Problem to solve
Throughout the records below, find each line holding "site" and copy it.

[Information shown]

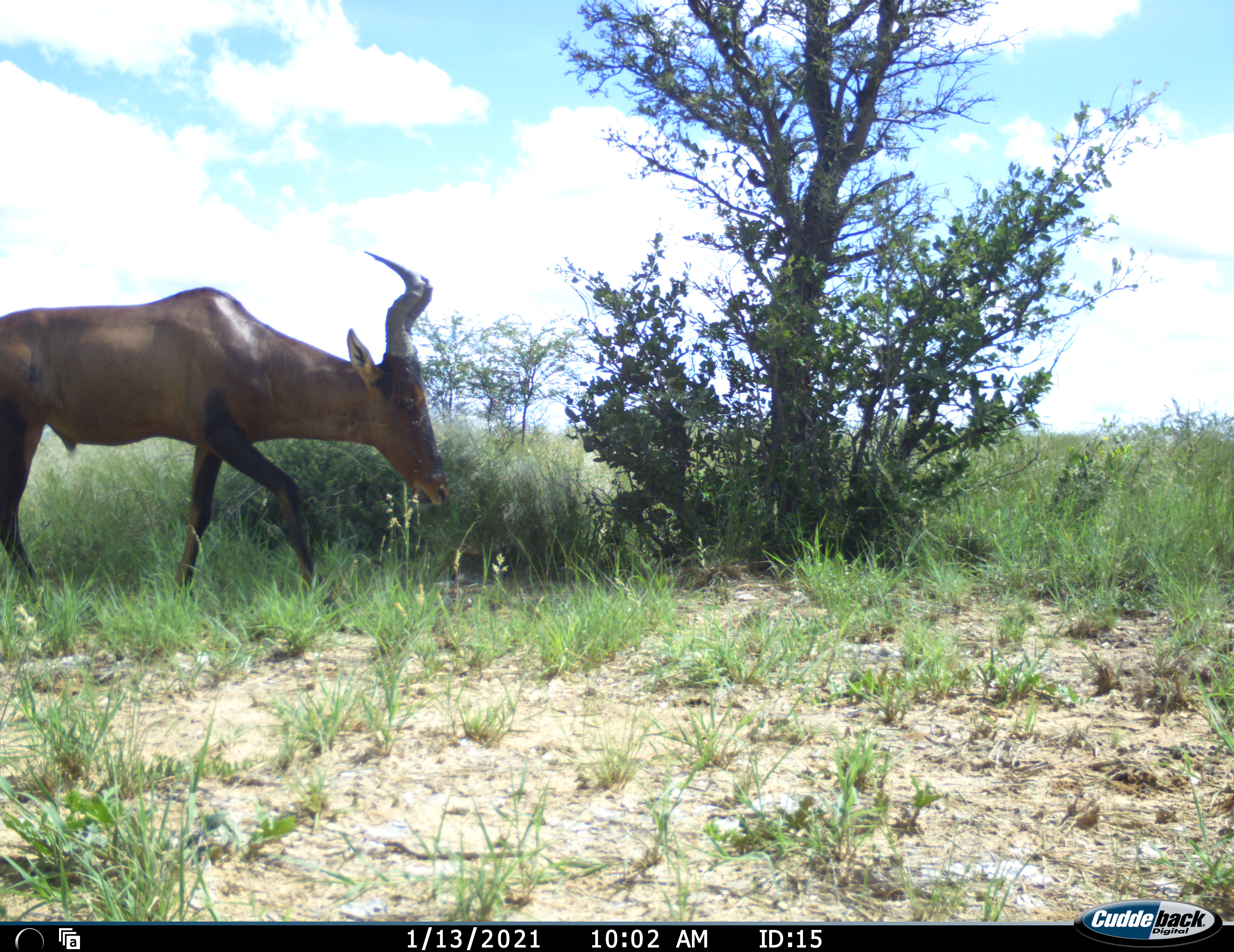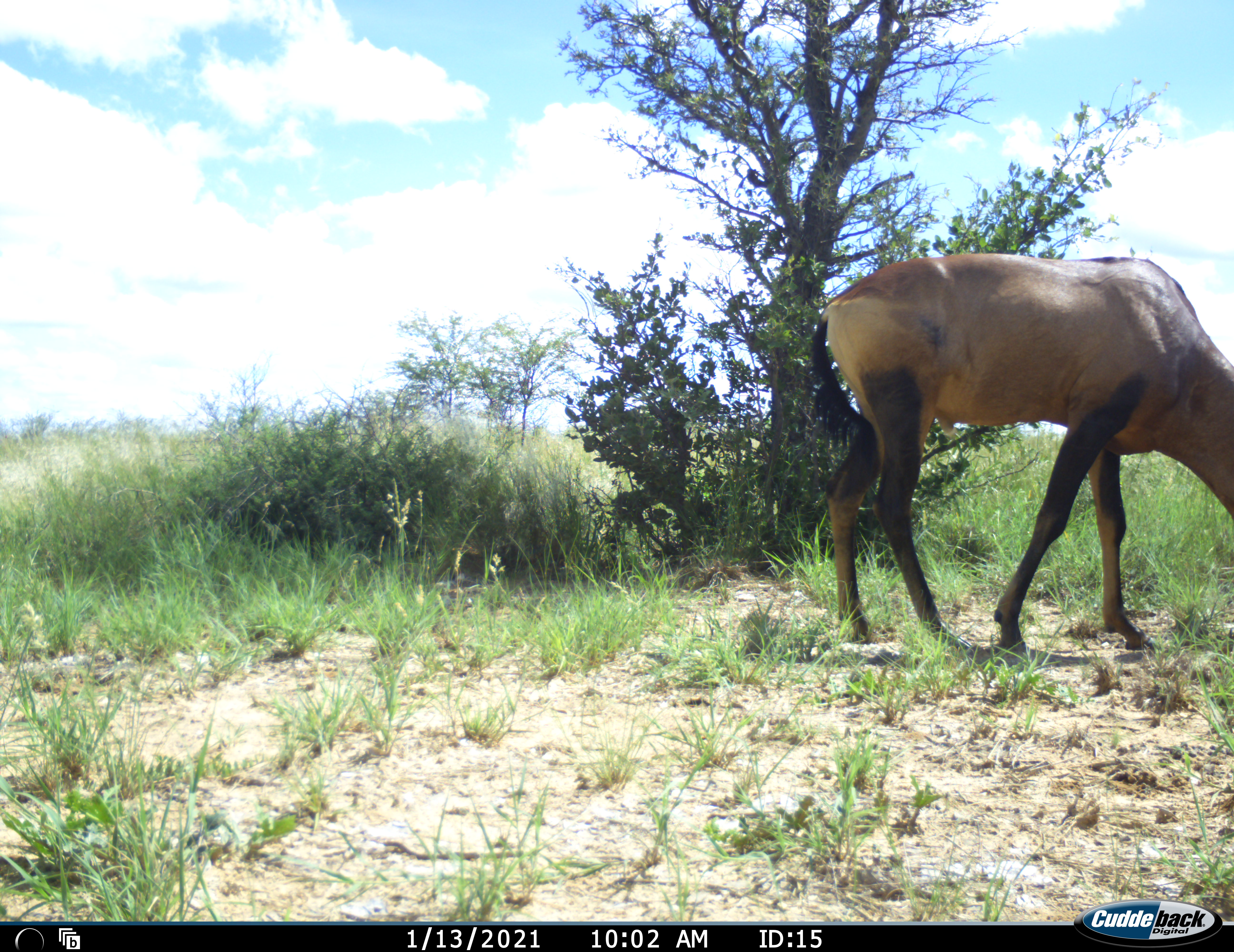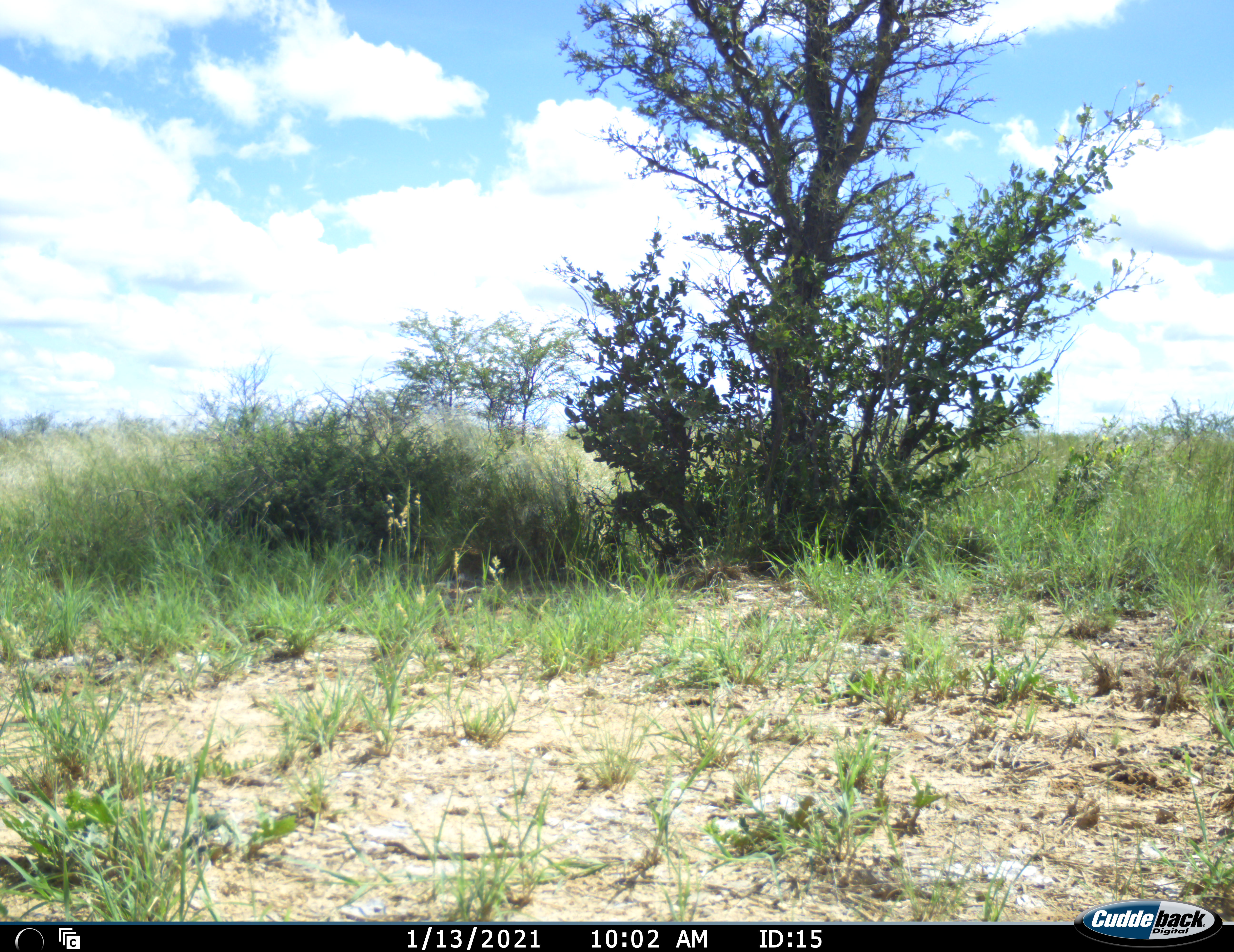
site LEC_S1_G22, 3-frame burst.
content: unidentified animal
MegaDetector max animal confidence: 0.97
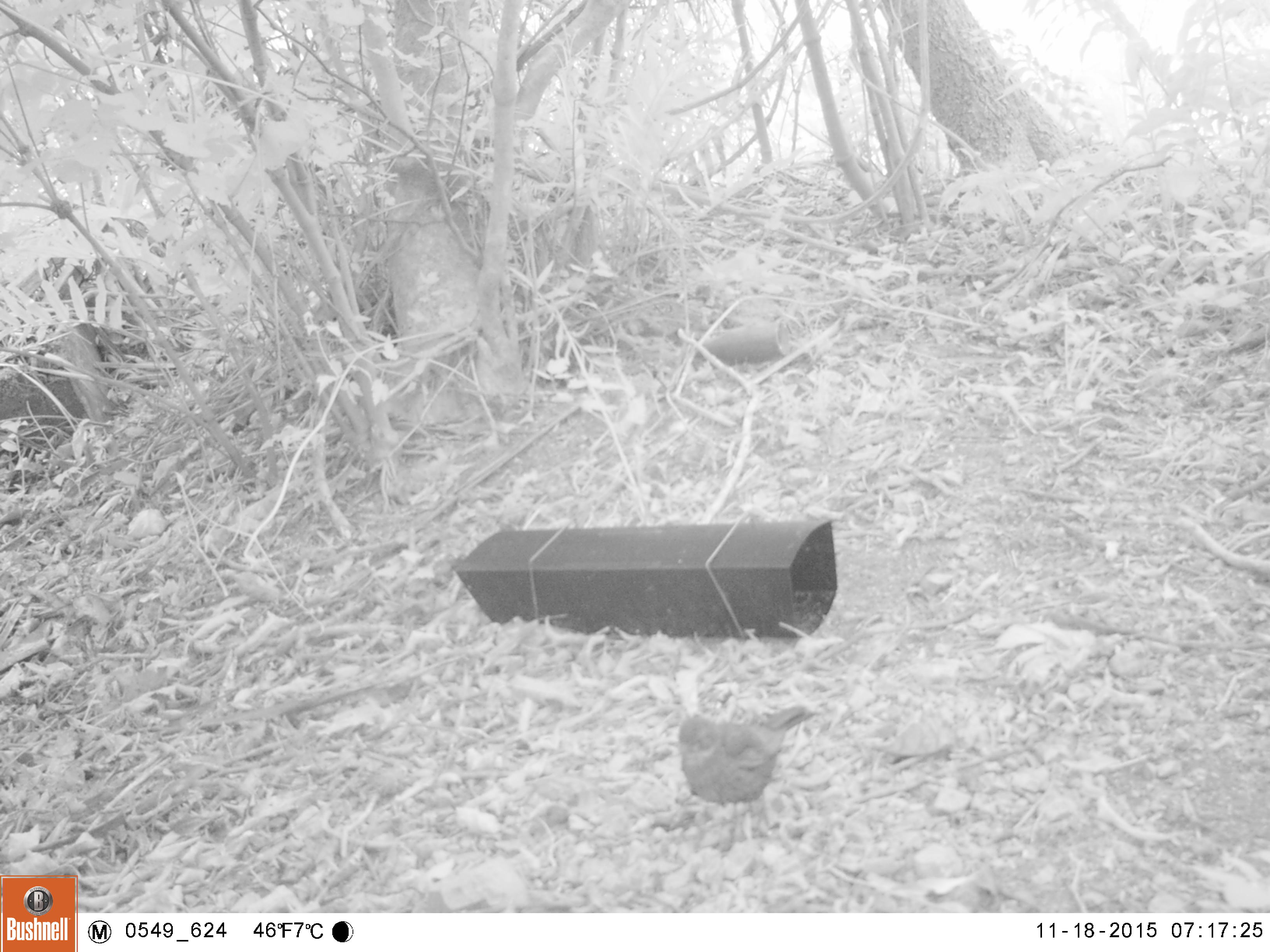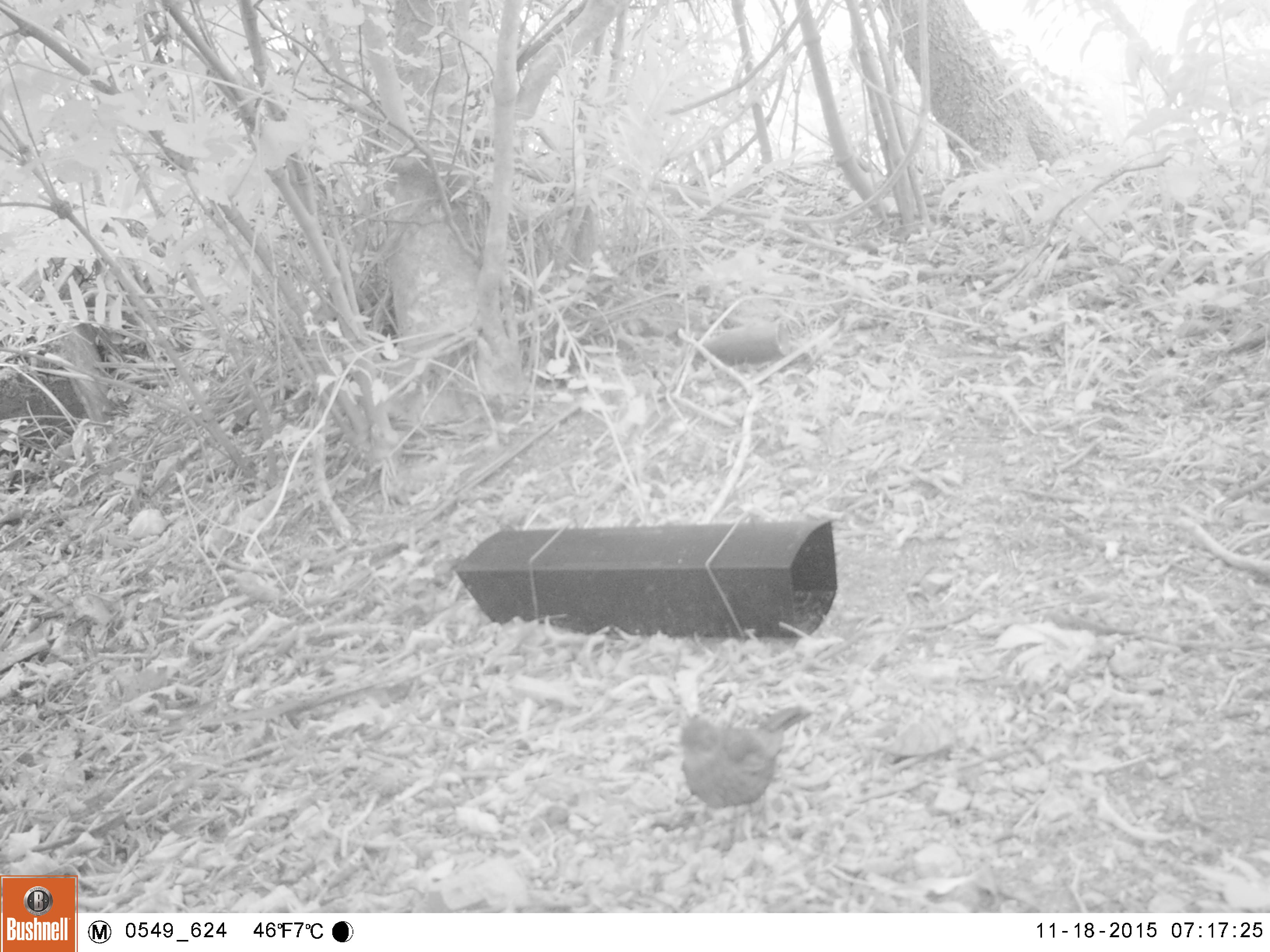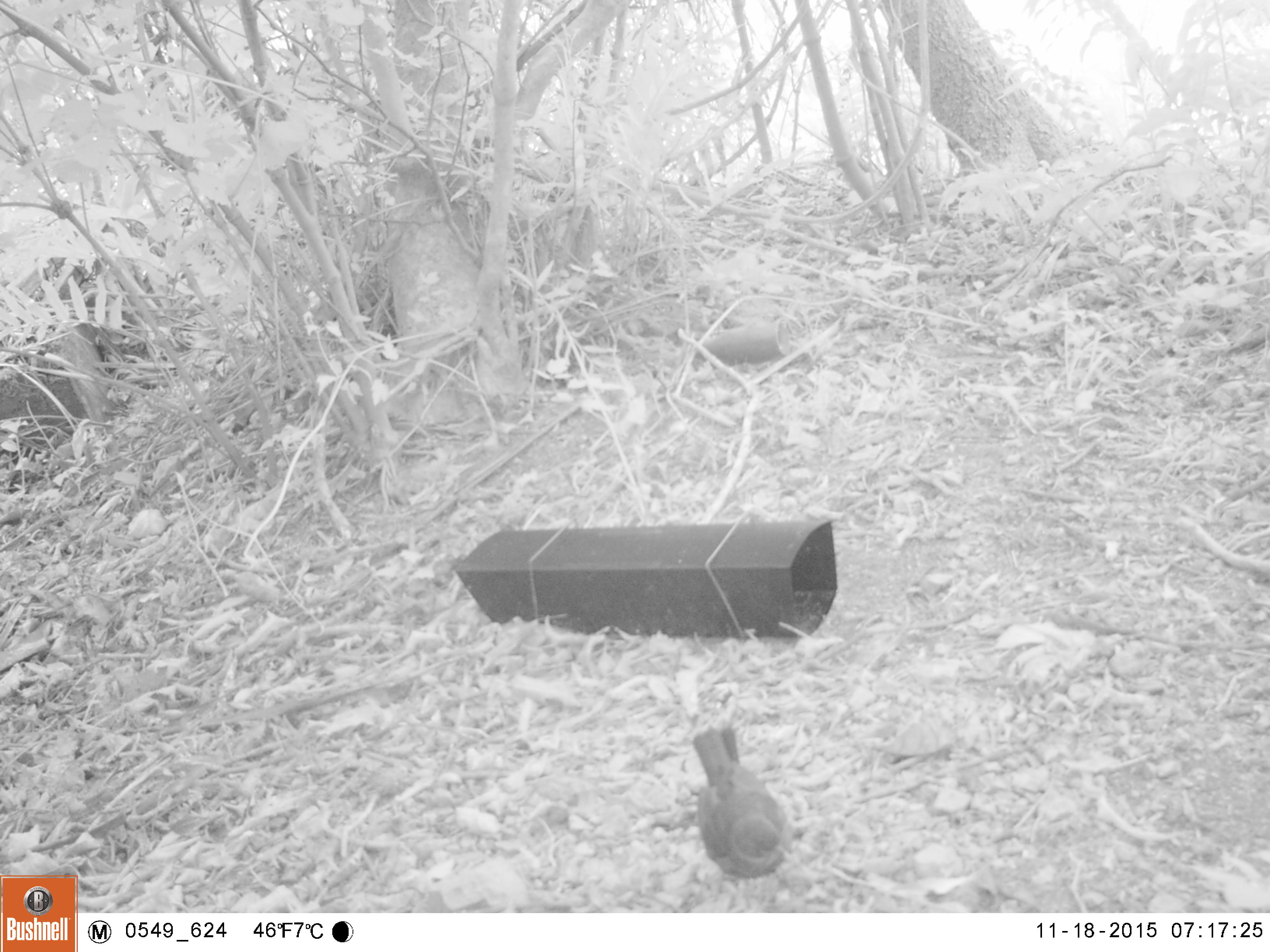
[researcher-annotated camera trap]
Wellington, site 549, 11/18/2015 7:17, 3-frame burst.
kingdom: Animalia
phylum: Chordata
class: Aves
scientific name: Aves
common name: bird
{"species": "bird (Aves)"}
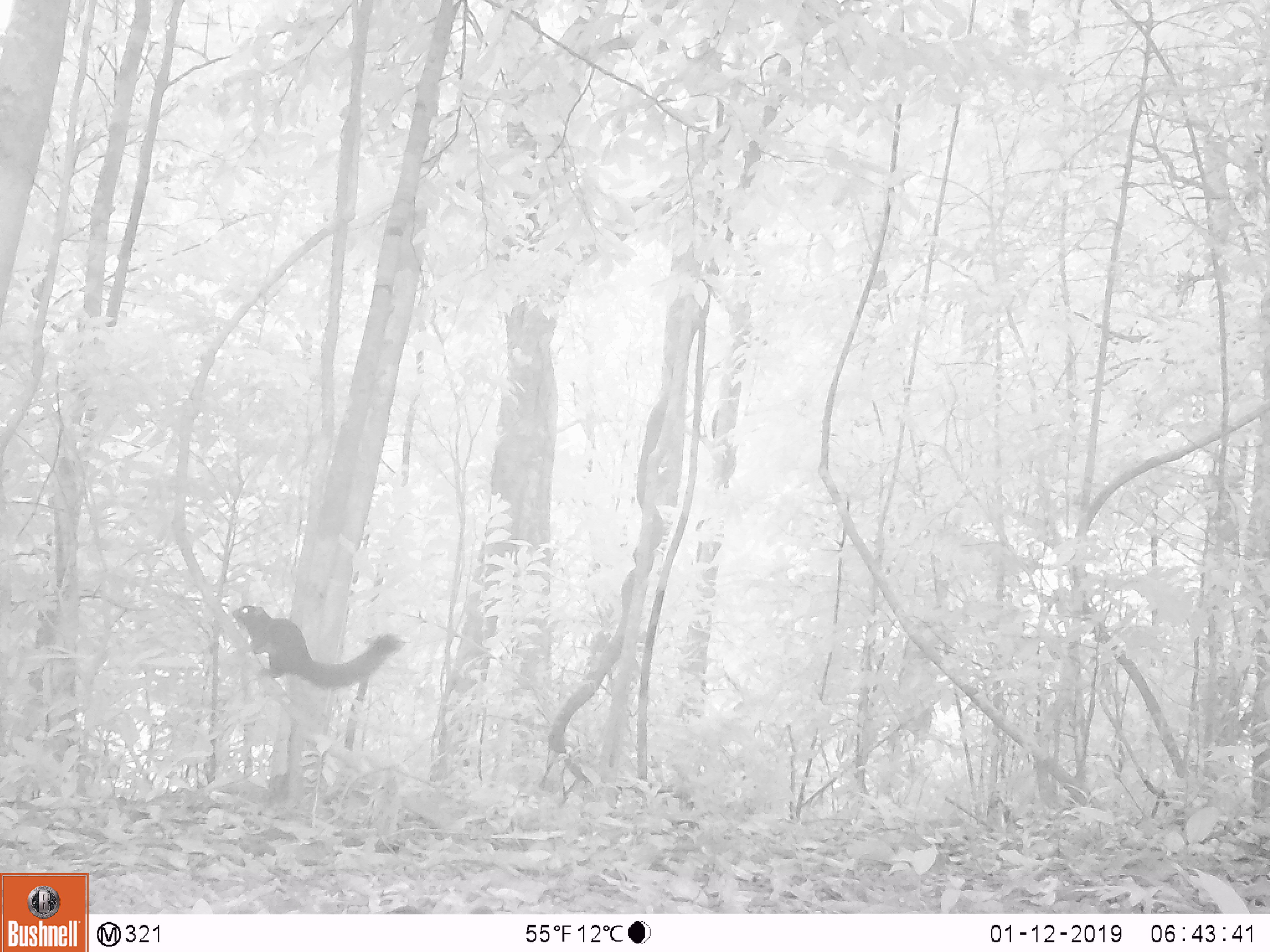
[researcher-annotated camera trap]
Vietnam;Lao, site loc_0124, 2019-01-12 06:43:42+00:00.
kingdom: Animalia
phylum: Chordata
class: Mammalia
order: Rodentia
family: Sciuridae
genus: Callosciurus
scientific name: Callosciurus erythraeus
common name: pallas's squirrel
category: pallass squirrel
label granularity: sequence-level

[/Information shown]

Solution
site LEC_S1_G22, 3-frame burst.
Wellington, site 549, 11/18/2015 7:17, 3-frame burst.
Vietnam;Lao, site loc_0124, 2019-01-12 06:43:42+00:00.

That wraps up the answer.